Scientists are investigating an anomaly in Earth’s defensive magnetic field that has been dubbed the ‘South Atlantic Anomaly’.
Back in January, a spike in interest regarding Earth’s magnetic field – and whether it’s about to flip or not – occurred. Despite a significant weakening of its magnetic field strength in recent decades, there’s no indication that it’s “about” to flip, and even if it did, the consequences of a geomagnetic reversal would likely not be as apocalyptic as some may claim.
Saying that, there’s plenty about the planet’s magnetic field that we know fairly little about, including its weak spot, the South Atlantic Anomaly (SAA), which extends from Zimbabwe to Chile. Fortunately, a new paper in Geophysical Research Letters shines some light on that with a tale that extends back, rather appropriately, to the Iron Age.

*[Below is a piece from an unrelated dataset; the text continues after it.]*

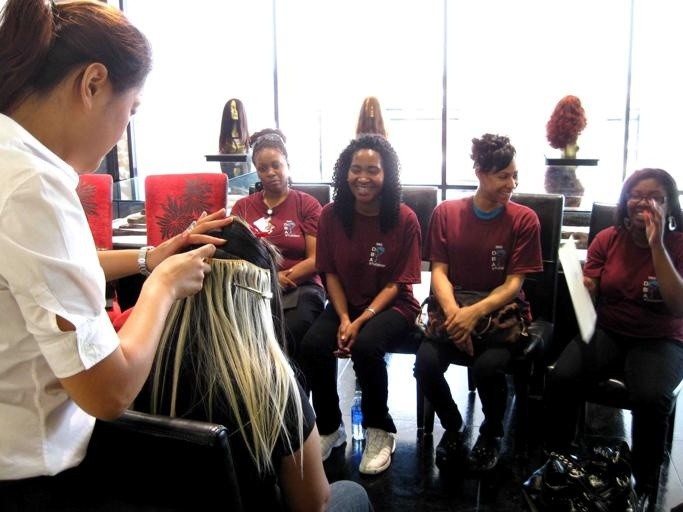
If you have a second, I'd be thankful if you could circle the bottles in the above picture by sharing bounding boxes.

The team’s beautifully written study describes the SAA and the region as the origin of the recent decay and “apparent collapse” of Earth’s magnetic field. They then emphasize that we know very little about this depression’s history thanks to a paucity of data, the likes of which are normally preserved in magnetic mineral-rich volcanic matter.
Upon cooling below a temperature known as the Curie Point, these minerals record the characteristics of Earth’s magnetic field at that exact point in time. This is how we know that, for example, the last time a complete geomagnetic reversal took place was 781,000 years ago.
Still, there’s a lot missing from the story, and the SAA is especially enigmatic – as are the underlying mechanisms within Earth’s iron-rich outer core that drive geomagnetic reversals in the first place. As there aren’t any solid ancient geomagnetic records in southern Africa before 1000 CE, the recent history of the SAA is one big blank spot.
Ingeniously, the team – coordinated by the University of Rochester – decided to look to archaeology, not merely geology, in order to find this missing piece of the puzzle.
Sifting through burnt grain bins, huts, and cattle enclosures from Early to Late Iron Age locales in northern South Africa, Botswana, and Zimbabwe, the team found clay artifacts containing small particles of magnetite and hematite, both of which preserve the Earth’s magnetic field features upon cooling.